Rewrite every line of the items below as a JSON list of strings, one string per line, skipping blank lines and leaving out the picture markers.
___ Data for the task ___
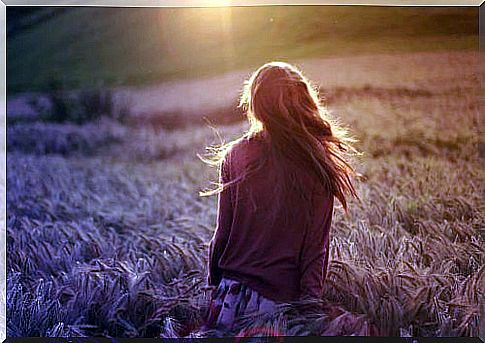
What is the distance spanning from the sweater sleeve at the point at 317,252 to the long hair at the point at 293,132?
0.37 ft

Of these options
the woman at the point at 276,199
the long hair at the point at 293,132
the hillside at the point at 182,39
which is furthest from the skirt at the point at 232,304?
the hillside at the point at 182,39

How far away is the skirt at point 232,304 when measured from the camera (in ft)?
19.4

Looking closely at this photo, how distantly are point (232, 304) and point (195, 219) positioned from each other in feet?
1.85

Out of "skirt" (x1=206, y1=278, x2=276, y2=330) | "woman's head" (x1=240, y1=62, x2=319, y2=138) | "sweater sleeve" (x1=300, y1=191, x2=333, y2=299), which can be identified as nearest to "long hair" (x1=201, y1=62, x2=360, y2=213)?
"woman's head" (x1=240, y1=62, x2=319, y2=138)

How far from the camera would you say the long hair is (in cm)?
589

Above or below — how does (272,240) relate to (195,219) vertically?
below

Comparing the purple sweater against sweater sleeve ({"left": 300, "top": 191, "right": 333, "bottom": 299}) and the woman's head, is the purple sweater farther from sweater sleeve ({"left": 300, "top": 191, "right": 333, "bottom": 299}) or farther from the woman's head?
the woman's head

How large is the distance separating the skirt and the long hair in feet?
1.95

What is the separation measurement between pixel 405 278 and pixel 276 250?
2.68ft

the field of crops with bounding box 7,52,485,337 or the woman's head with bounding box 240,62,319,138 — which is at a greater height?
the woman's head with bounding box 240,62,319,138

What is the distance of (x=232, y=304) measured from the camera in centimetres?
593

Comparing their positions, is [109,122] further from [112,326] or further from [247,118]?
[112,326]

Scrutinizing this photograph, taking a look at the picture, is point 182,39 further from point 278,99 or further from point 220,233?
point 220,233

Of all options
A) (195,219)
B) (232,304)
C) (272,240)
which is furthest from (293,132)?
(232,304)
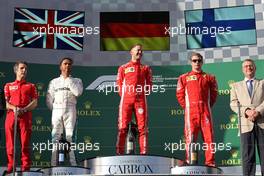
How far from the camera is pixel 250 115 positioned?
3.61m

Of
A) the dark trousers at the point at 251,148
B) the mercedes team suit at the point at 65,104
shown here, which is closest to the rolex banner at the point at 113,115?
the mercedes team suit at the point at 65,104

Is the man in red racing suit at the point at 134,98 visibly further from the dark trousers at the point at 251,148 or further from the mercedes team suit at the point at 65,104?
the dark trousers at the point at 251,148

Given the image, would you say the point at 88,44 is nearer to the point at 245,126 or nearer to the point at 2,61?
the point at 2,61

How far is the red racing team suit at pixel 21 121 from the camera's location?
3.76 meters

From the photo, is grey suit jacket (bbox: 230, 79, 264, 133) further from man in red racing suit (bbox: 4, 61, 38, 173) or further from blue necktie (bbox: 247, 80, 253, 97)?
man in red racing suit (bbox: 4, 61, 38, 173)

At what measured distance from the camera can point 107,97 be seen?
539cm

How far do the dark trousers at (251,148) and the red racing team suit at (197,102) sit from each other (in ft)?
0.74

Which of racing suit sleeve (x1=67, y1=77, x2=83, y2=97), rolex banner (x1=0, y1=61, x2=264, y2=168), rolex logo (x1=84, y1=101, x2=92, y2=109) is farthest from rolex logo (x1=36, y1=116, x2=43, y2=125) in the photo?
racing suit sleeve (x1=67, y1=77, x2=83, y2=97)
___
» **Written answer**
[
  "What is the distance spanning from the sweater sleeve at the point at 317,252 to the long hair at the point at 293,132?",
  "0.37 ft",
  "Of these options",
  "the woman at the point at 276,199",
  "the long hair at the point at 293,132",
  "the hillside at the point at 182,39",
  "which is furthest from the skirt at the point at 232,304?",
  "the hillside at the point at 182,39",
  "How far away is the skirt at point 232,304 when measured from the camera (in ft)?",
  "19.4",
  "Looking closely at this photo, how distantly are point (232, 304) and point (195, 219) positioned from each other in feet?",
  "1.85",
  "Out of \"skirt\" (x1=206, y1=278, x2=276, y2=330) | \"woman's head\" (x1=240, y1=62, x2=319, y2=138) | \"sweater sleeve\" (x1=300, y1=191, x2=333, y2=299), which can be identified as nearest to \"long hair\" (x1=201, y1=62, x2=360, y2=213)?",
  "\"woman's head\" (x1=240, y1=62, x2=319, y2=138)",
  "How far from the camera would you say the long hair is (in cm)?",
  "589",
  "Above or below — how does (272,240) relate to (195,219) vertically?",
  "below",
  "Comparing the purple sweater against sweater sleeve ({\"left\": 300, \"top\": 191, \"right\": 333, \"bottom\": 299}) and the woman's head, is the purple sweater farther from sweater sleeve ({\"left\": 300, \"top\": 191, \"right\": 333, \"bottom\": 299}) or farther from the woman's head?",
  "the woman's head",
  "How large is the distance separating the skirt and the long hair in feet?",
  "1.95",
  "What is the separation measurement between pixel 405 278 and pixel 276 250?",
  "2.68ft",
  "the field of crops with bounding box 7,52,485,337 or the woman's head with bounding box 240,62,319,138 — which is at a greater height?",
  "the woman's head with bounding box 240,62,319,138",
  "What is the distance of (x=232, y=304) measured from the camera in centimetres?",
  "593",
  "Comparing their positions, is [109,122] further from [112,326] or further from [247,118]?",
  "[112,326]",
  "Scrutinizing this photograph, taking a look at the picture, is point 182,39 further from point 278,99 or further from point 220,233?",
  "point 220,233",
  "Of all options",
  "A) (195,219)",
  "B) (232,304)",
  "C) (272,240)",
  "which is furthest from (293,132)?",
  "(232,304)",
  "How far from the camera is pixel 250 115 positioned?",
  "3.61m",
  "Of",
  "A) the dark trousers at the point at 251,148",
  "B) the mercedes team suit at the point at 65,104",
  "shown here, which is closest to the rolex banner at the point at 113,115?",
  "the mercedes team suit at the point at 65,104",
  "Is the man in red racing suit at the point at 134,98 visibly further from the dark trousers at the point at 251,148 or further from the mercedes team suit at the point at 65,104?",
  "the dark trousers at the point at 251,148",
  "Given the image, would you say the point at 88,44 is nearer to the point at 245,126 or nearer to the point at 2,61?",
  "the point at 2,61",
  "How far is the red racing team suit at pixel 21 121 from the camera's location?",
  "3.76 meters",
  "From the photo, is grey suit jacket (bbox: 230, 79, 264, 133) further from man in red racing suit (bbox: 4, 61, 38, 173) or further from blue necktie (bbox: 247, 80, 253, 97)?",
  "man in red racing suit (bbox: 4, 61, 38, 173)",
  "At what measured distance from the camera can point 107,97 be seen?",
  "539cm",
  "How far do the dark trousers at (251,148) and the red racing team suit at (197,102) sit from each other (in ft)?",
  "0.74",
  "Which of racing suit sleeve (x1=67, y1=77, x2=83, y2=97), rolex banner (x1=0, y1=61, x2=264, y2=168), rolex logo (x1=84, y1=101, x2=92, y2=109) is farthest from rolex logo (x1=36, y1=116, x2=43, y2=125) in the photo?",
  "racing suit sleeve (x1=67, y1=77, x2=83, y2=97)"
]